The last couple of years saw ample spending on tutoring in a rush to course-correct student performance. But key federal relief funding programs lapsed — causing budget-strained schools to find creative ways to keep these efforts going — and the latest test scores show that students have not rebounded to prepandemic performance.
There was some good news in the latest NAEP assessment.
In math, the latest results revealed no significant changes for eight graders around the country in the last two years; but also, in a bright spot, a slight increase in math for fourth graders. However, the average math score was still below prepandemic levels.
Some states and urban districts showed signs of recovery as well, such as the District of Columbia Public Schools which exhibited a bounce in fourth grade math performance.
Intriguingly, two states bucked the national trend and actually beat their prepandemic performance: Louisiana saw a bump in reading, and Alabama saw one in math.
But overall the latest results are not a cause for celebration, said Carr, of the National Center for Education Statistics.
Reading scores fell, with the lowest performing students struggling acutely.
According to the study, a student scoring at “basic” level in fourth-grade reading is able to explain the sequence of a plot after reading a text. Yet 40 percent of fourth graders did not meet that standard, the largest group below that threshold in two decades.

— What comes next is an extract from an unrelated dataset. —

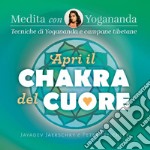 Jayadev Jaerschky / Peter Treichler - Medita Con Yogananda. Apri Il Chakra Del Cuore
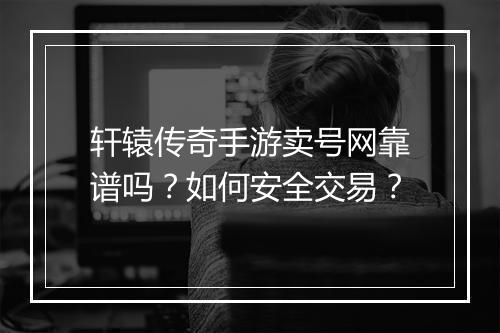 轩辕传奇手游卖号网靠谱吗？如何安全交易？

Meanwhile, an eighth grader scoring at the basic level can figure out the main idea from informational text: about a third of eighth graders fell below that standard, the most in the assessment’s history.
During a call, Carr noted that these declines continue trends that predate the pandemic, going back to 2019.
Unsurprisingly, these struggling students are less likely to read for pleasure and less likely to show up to school. If students aren’t in school, they can’t learn, and that is what these data underscore, Carr said.
Troubling Gaps
The results come at a tense time.
With a new administration in office, the U.S. Department of Education has halted investigations into whether book bans around the country violate civil rights.
Schools around the country are also in the middle of significant changes to how they teach literacy, as many districts adopt “science of reading” approaches following debates over reading curricula.
Severe teacher shortages in the face of budget shortfalls have also hurt schools around the country.
So what are the initial takeaways?
People are interested in whether students have made up the ground lost during the pandemic, and the answer is no, says Alexander Kurz, a principal consultant for the Center on Reinventing Public Education.
As he analyzes the data, he is paying particular attention to widening gaps.
For instance, in math, the gap between high performing and low performing students has widened since 2022, according to summaries of the latest assessments.
Moreover, that gap continues to widen from fourth to eighth grade, Kurz says. When students have a weak foundation in math, it can grow over time because the subject tends to build. For example, to understand algebra, students need to first grasp concepts like multiplication and fractions. So if students have gaps in knowledge early on, and those aren’t filled, they find themselves trying to build on a shaky foundation, Kurz says.
The national statistics can hide relevant differences among subgroups, so it’s important to analyze the data carefully, Kurz says.
Still, Kurz and researchers like him hope to find lessons about the causes of the disparities in coming weeks.